Operative time is used as an indicator of efficiency and a quality improvement initiative.15,16 Therefore, several studies have analyzed predictors that are associated with longer operative times for RALP.16 Birkmeyer et al.17 reported that higher surgeon volume was related to shorter operative times in robot and open RRP. Zilberman et al.18 identified obesity as an independent predictor of longer operative times in RALP patients.
On multivariate analysis for complications, there were no significantly associated factors. The fact that occurrence of complications is very low may be relevant with this result. On the other hand, for operative time, various factors including VA were significantly associated.
In our study, analysis of pelvic anatomy by using pre-operative MRI indicated that it was possible to predict perioperative outcomes such as operative time and complication rates, as well as long-term operative outcomes such as postoperative incontinence. Therefore, the VA was considered as predictive factors. In addition, these anatomic analyses detected by using preoperative MRI did not reveal any difference in patients who underwent RALP. In this respect, the VA will help to decide the surgical approach. In particular, we have been applying the exasperated Trendelenburg position of over 30° to patients with a broad VA to secure a wide operative visual field, recently.
This study has some limitations.
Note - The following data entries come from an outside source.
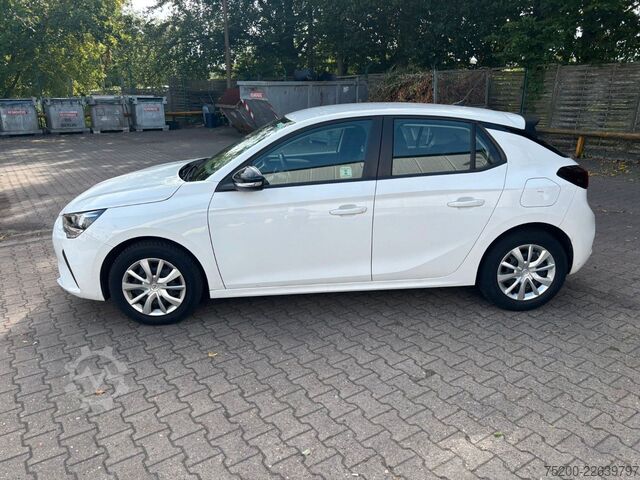 Furgão OPEL Corsa F Edition
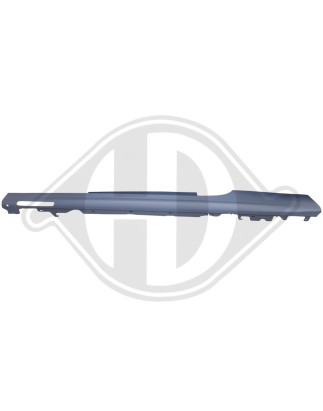 Minigonna sinistra BMW serie 4 (G22/23) 21- (Cod. D-1246163)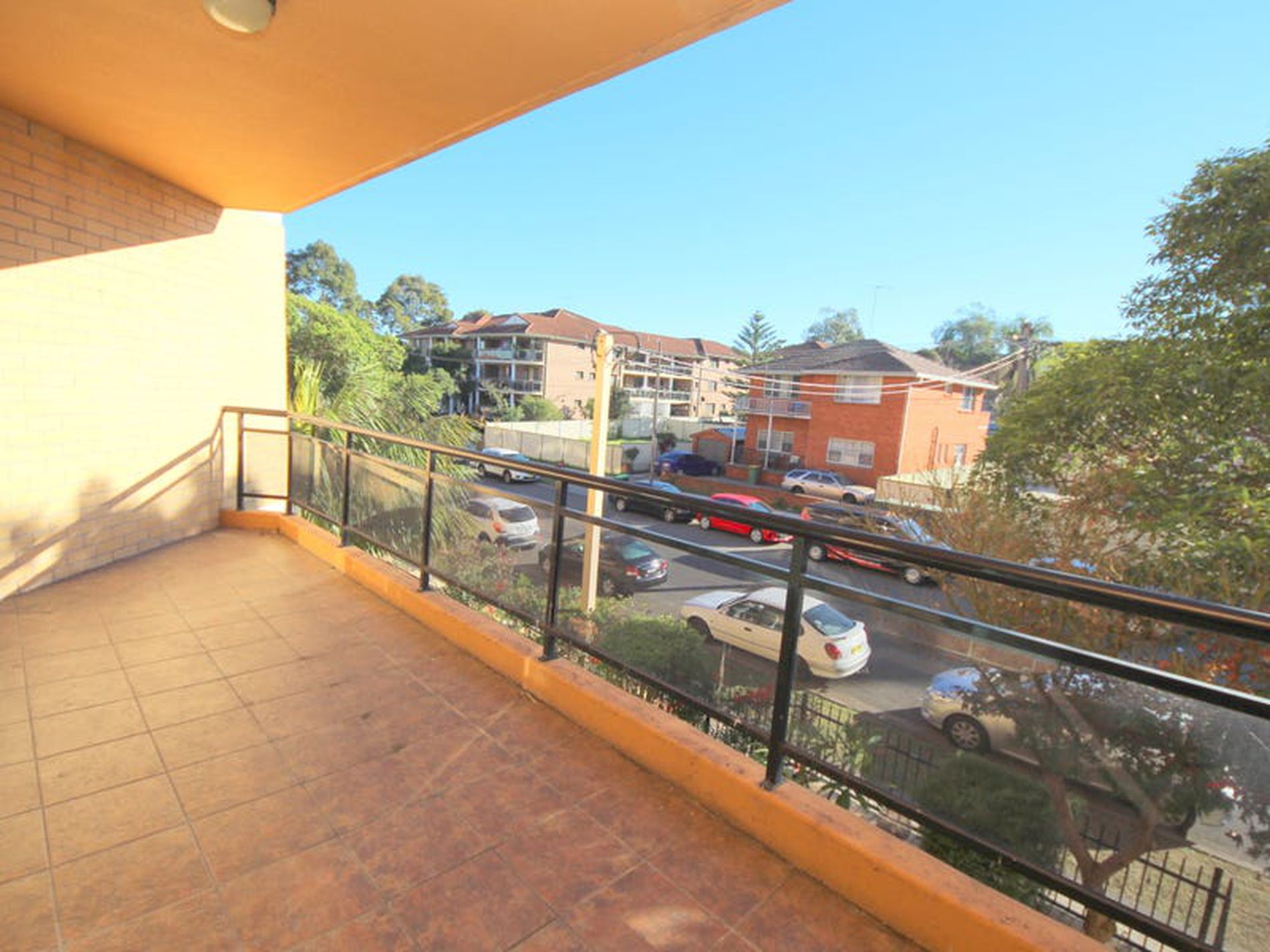 4 / 28 Meredith Street, Bankstown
Our results are based on a relatively small sample size because the study was performed by using a retrospective design at a single institution. In addition, grouping was distributed relatively unequally. Nevertheless, we were able to demonstrate that the operative time could be predicted, and the surgical approach could be decided, simply by referring to preoperative MRI images.

CONCLUSIONS

The VA observed on midsagittal T2-weighted images could be used to predict the operative time and the occurrence of complication after retropubic RRP, which may indicate the surgical value of retropubic RRP.

CONFLICT OF INTEREST

The authors claim no conflicts of interest.